Sanders has already made it clear he would realign the party on a fifty-state strategy, but the real tectonic shift would come in restaffing it for a truly progressive agenda. That starts with a wholesale recasting at the DNC, reversing down-ticket candidate-selection criteria and choosing candidates unabashedly allied with the reforms he proposes, the ones that have proven so tractive and activated phenomenal voter turnout in this cycle. Democrats have been blitzed in midterm elections by abysmal voter-turnout, and if they’re looking for the clarion call to spur voters out to act in their economic interests, the Sanders movement, and Sanders’ own avowed, persistent, active involvement in it, creates the ongoing narrative to marshal a legislative army and make it a reality. This would not happen in a Clinton administration, and we believe it is a long-game worth fighting for.
Sanders has already fundamentally altered the conversation in the U.S. toward actual problem-solving. Do his policies and prospects remain daffy progressive moonshine? Maybe. But that only becomes categorically true when people convince you that a better world is impossible, that the stasis is impenetrable and that the game must be played for incremental, or simply illusory, victories. Yet, once that conceptual barrier has been surmounted, once the machination of money in a corrupt political system has been shown for what it is, terrible but mortal, it is not reasonable to expect voters to unsee the man behind the curtain.

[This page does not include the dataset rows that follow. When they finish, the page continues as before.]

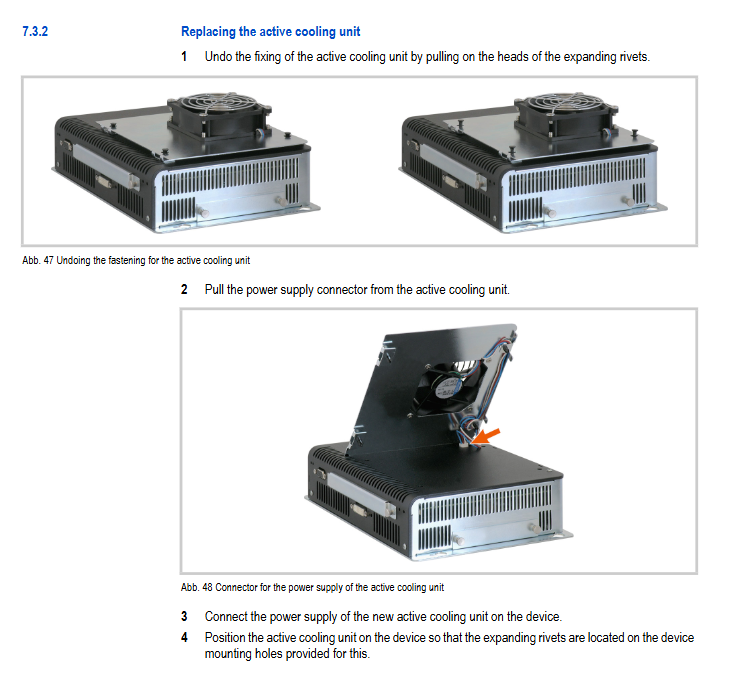 7.3.2 Replacing the active cooling unit

1 Undo the fixing of the active cooling unit by pulling on the heads of the expanding rivets.

Abb. 47 Undoing the fastening for the active cooling unit

2 Pull the power supply connector from the active cooling unit.

Abb. 48 Connector for the power supply of the active cooling unit

3 Connect the power supply of the new active cooling unit on the device.

4 Position the active cooling unit on the device so that the expanding rivets are located on the device mounting holes provided for this.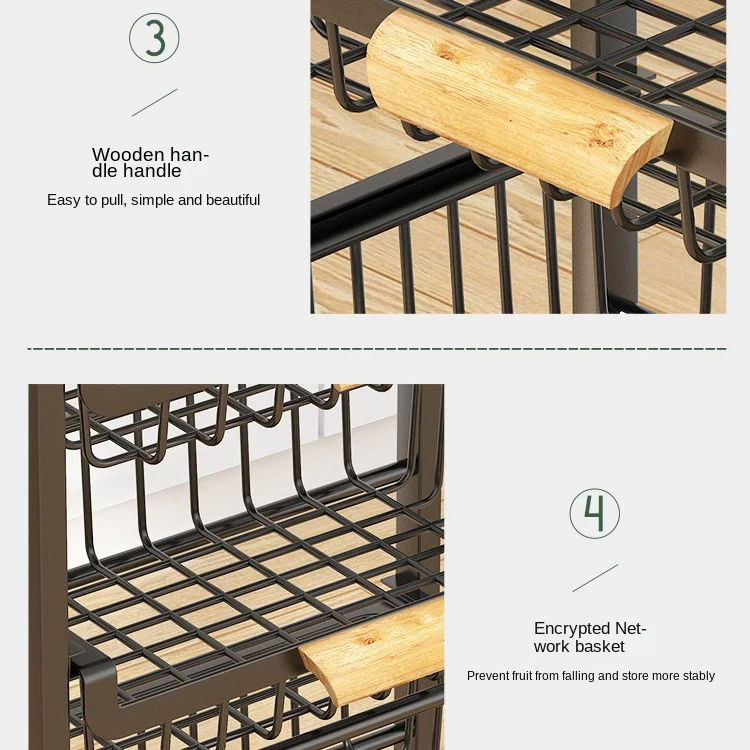 3

Wooden handle handle

Easy to pull, simple and beautiful

4

Encrypted Network basket

Prevent fruit from falling and store more stably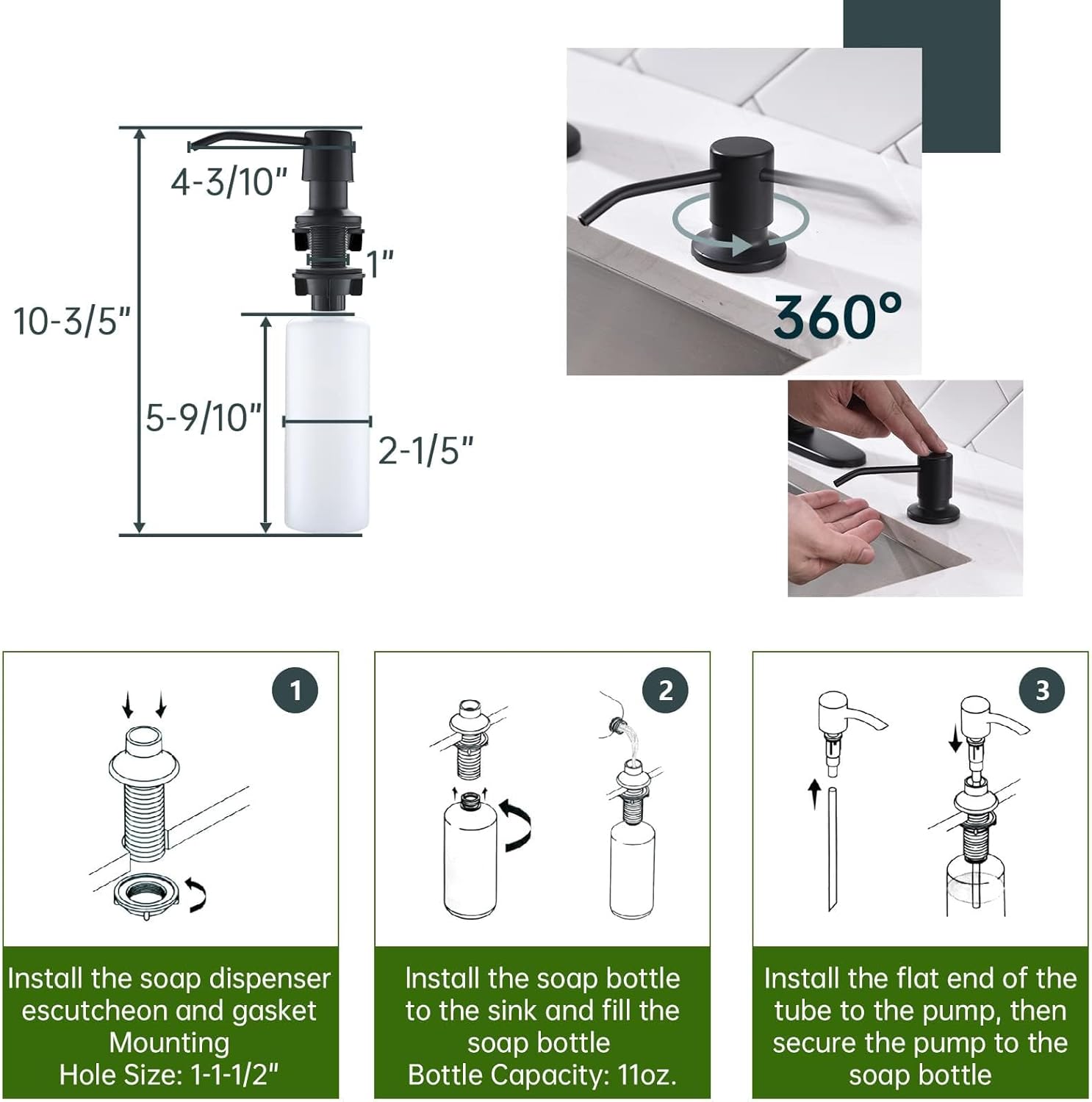 4-3/10"

1"

10-3/5"

5-9/10"

2-1/5"

360°

1

Install the soap dispenser escutcheon and gasket Mounting Hole Size: 1-1-1/2"

2

Install the soap bottle to the sink and fill the soap bottle Bottle Capacity: 11oz.

3

Install the flat end of the tube to the pump, then secure the pump to the soap bottle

Bernie Sanders is not a savior. He is a start. He is an honest, decent spark of possibility, not just of a new New Deal, but of a wholesale reorientation of government toward what was supposed to be the promise of America: that our social contract is comprised of and enables the will of the people, and that that will is not subject to nullification by someone just because they’re wealthy. His candidacy addresses the bleak, bitter reality of our times — that the only way we will meaningfully address our problems starts by terminating the symbiosis between oligarchy and government, not just the relationship but the legal graft that currently makes every decent, commonsensical fix impossible. As important, it engenders a working experiment that may, in fact, disprove the notion that one must play “the game” to govern.
Of course there would be wrinkles, hitches, adjustments and failures in realizing his agenda, as their would be with anyone’s. But this is science, not dogma; it is a process of problem-solving, not a permanent fix, because there will always be new problems. Fixing them just becomes profoundly easier when we materially break with the blithe notion that the people who wrecked up the world, and continue to, deserve a seat on the committee tasked with saving it.